▶ _EXCERPT_:

-=-=-

Tradition and the Baptism of Horror

“That slippery science has made me so bare
That I have no possessions, wherever I fare!”
The Canon’s Yeoman’s Tale, VIII, 732-733

Chaucer’s The Wife of Bath’s Tale is set in “the old days of King Arthur” (III, 857). In the past, she says, fairies and the elf queen roamed about, enchanting the land with their very presence. This, after all, is why we still tell stories of this mystical past. The present, by contrast—and in a typically-Chaucerian joke—leaves women travelling around with only one thing to fear: the sexual advances of licentious friars. Past terrors were singularly attractive and mesmerizing, if dangerous, while modern ones are tedious, fleshly, and uninspired. The Wife’s tale must be set in the days of Camelot, because “now no man can see any more elves” (III, 864).

-=-=-

▶ _DATA SHOWN_:
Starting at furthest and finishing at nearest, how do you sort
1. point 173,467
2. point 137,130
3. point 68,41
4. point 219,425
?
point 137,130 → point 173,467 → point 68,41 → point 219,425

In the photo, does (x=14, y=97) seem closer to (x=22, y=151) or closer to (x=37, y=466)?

-=-=-

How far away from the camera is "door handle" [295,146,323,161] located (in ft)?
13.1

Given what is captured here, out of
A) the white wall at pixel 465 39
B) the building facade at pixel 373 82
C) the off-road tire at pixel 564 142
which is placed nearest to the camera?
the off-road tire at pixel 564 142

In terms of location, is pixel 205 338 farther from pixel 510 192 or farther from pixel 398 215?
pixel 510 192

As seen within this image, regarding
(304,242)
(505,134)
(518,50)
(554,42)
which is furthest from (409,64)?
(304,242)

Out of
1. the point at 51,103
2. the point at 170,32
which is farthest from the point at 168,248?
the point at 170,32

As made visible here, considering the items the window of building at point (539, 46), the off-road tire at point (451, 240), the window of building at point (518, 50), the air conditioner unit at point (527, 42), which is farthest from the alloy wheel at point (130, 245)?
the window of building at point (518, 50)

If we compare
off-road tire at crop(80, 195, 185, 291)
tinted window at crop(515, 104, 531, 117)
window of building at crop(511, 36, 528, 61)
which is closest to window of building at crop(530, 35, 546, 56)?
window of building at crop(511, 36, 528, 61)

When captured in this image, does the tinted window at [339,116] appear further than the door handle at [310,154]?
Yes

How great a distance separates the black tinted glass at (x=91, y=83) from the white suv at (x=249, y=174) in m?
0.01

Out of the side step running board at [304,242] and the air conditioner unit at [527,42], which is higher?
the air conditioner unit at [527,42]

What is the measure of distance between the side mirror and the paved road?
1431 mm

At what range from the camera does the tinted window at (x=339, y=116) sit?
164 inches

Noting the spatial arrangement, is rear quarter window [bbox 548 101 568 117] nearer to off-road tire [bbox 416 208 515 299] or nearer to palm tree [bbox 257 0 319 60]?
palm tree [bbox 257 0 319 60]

-=-=-

▶ _TASKS AND EXERCISES_:
1 > Render this sentence from the Chaucer excerpt into French: "Past terrors were singularly attractive and mesmerizing, if dangerous, while modern ones are tedious, fleshly, and uninspired."
2 > In the Chaucer excerpt, what is the only thing that women travelling in the present are said to fear?
3 > Write the next paragraph of the Chaucer excerpt, picking up after its last sentence.

▶ _TASK-BY-TASK RESULTS_:
1 > Les terreurs d'autrefois étaient singulièrement attrayantes et envoûtantes, quoique dangereuses, tandis que celles d'aujourd'hui sont fastidieuses, charnelles et sans inspiration.

2 > The sexual advances of licentious friars.

3 >
Writing at the cusp of what has come to be called “modernity,” Chaucer expresses an idea that is still very much with us; he clues us in to an instinct that survives primarily in our works of genre fiction: horror, sci-fi, and fantasy. Texts like Tolkien’s “The Smith of Wootton Major,” Miller’s A Canticle for Leibowitz, and Wolfe’s The Book of the New Sun carry us away to some past or future, some distinctly different world, in which sacrality and magic remain. In doing so, they reckon with what Max Weber famously called modernity’s power to “disenchant,” the ways in which post-medieval life seems devoid of obvious meaning, sense, or suspense. It is no surprise, then, that many religious authors have found genre fiction a powerful outlet for the sacramental imagination. These men and women have used imaginative works to inch us back toward belief, if not in one God, then at least in a created world. Through horror and science fiction the depths of the human soul can be probed even as tinges of the spiritual are re-implanted into mundane modern existence.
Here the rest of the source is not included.